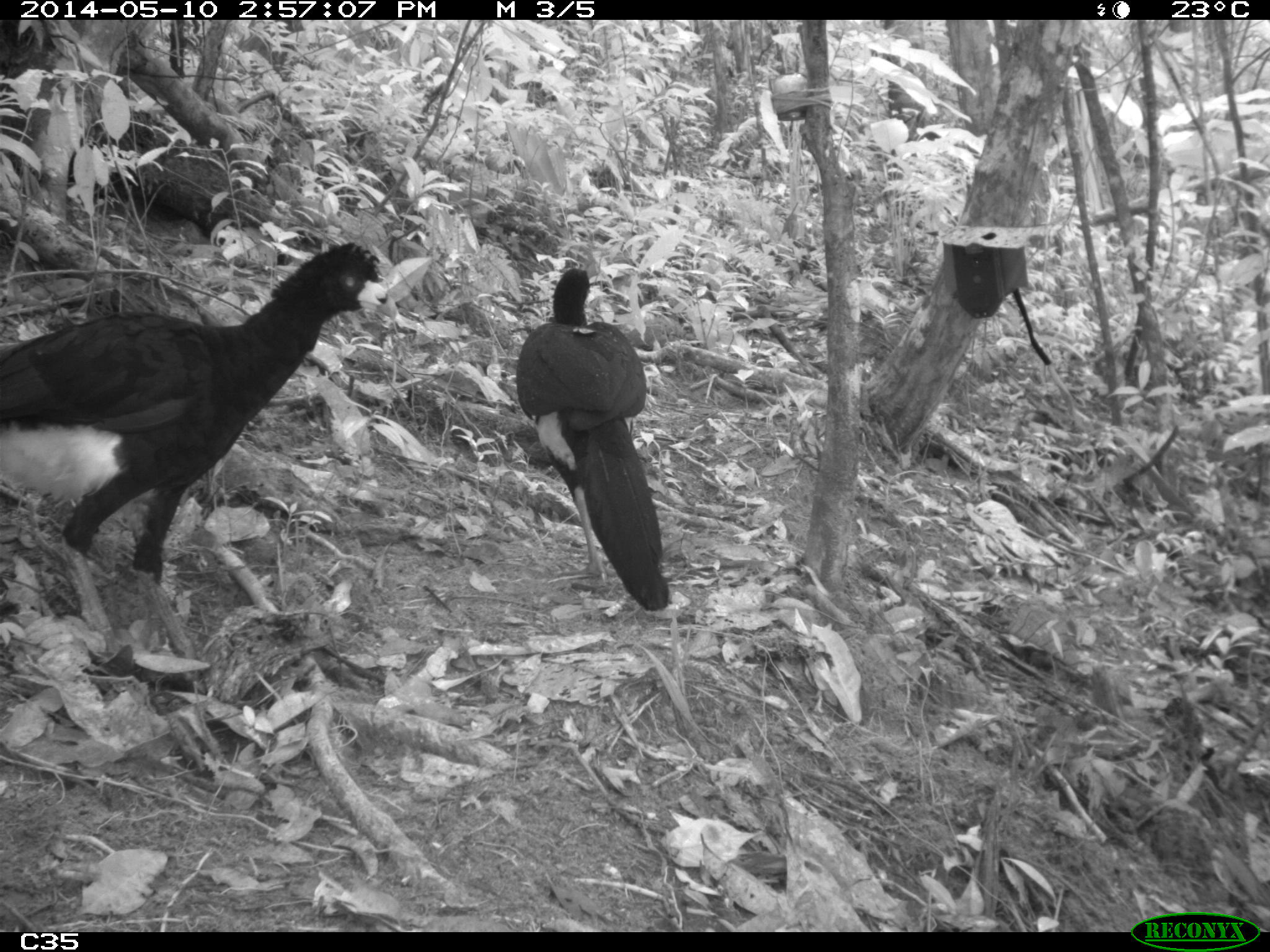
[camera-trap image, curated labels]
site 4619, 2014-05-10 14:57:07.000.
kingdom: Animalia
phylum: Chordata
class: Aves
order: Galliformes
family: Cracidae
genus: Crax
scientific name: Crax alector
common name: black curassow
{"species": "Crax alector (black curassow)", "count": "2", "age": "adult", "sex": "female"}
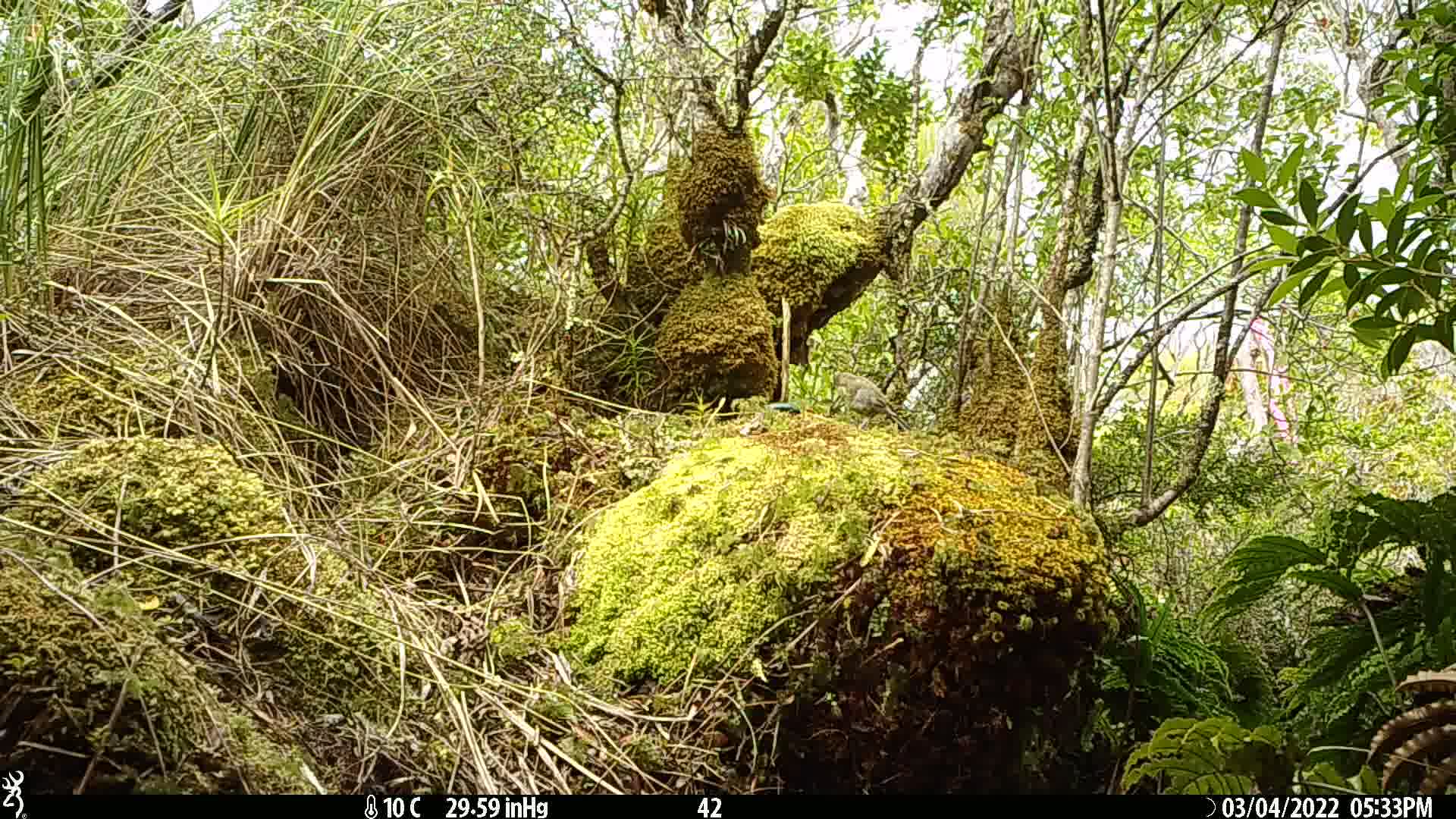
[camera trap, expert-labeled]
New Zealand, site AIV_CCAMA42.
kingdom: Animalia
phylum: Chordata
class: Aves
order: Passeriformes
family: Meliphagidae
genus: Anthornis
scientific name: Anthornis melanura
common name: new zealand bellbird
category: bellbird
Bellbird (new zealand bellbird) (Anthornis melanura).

_Task brief:_ Every line of the material must be reproduced verbatim; the pictures are to be omitted.

_Your response:_
[camera-trap image, curated labels]
site 4619, 2014-05-10 14:57:07.000.
kingdom: Animalia
phylum: Chordata
class: Aves
order: Galliformes
family: Cracidae
genus: Crax
scientific name: Crax alector
common name: black curassow
{"species": "Crax alector (black curassow)", "count": "2", "age": "adult", "sex": "female"}
[camera trap, expert-labeled]
New Zealand, site AIV_CCAMA42.
kingdom: Animalia
phylum: Chordata
class: Aves
order: Passeriformes
family: Meliphagidae
genus: Anthornis
scientific name: Anthornis melanura
common name: new zealand bellbird
category: bellbird
Bellbird (new zealand bellbird) (Anthornis melanura).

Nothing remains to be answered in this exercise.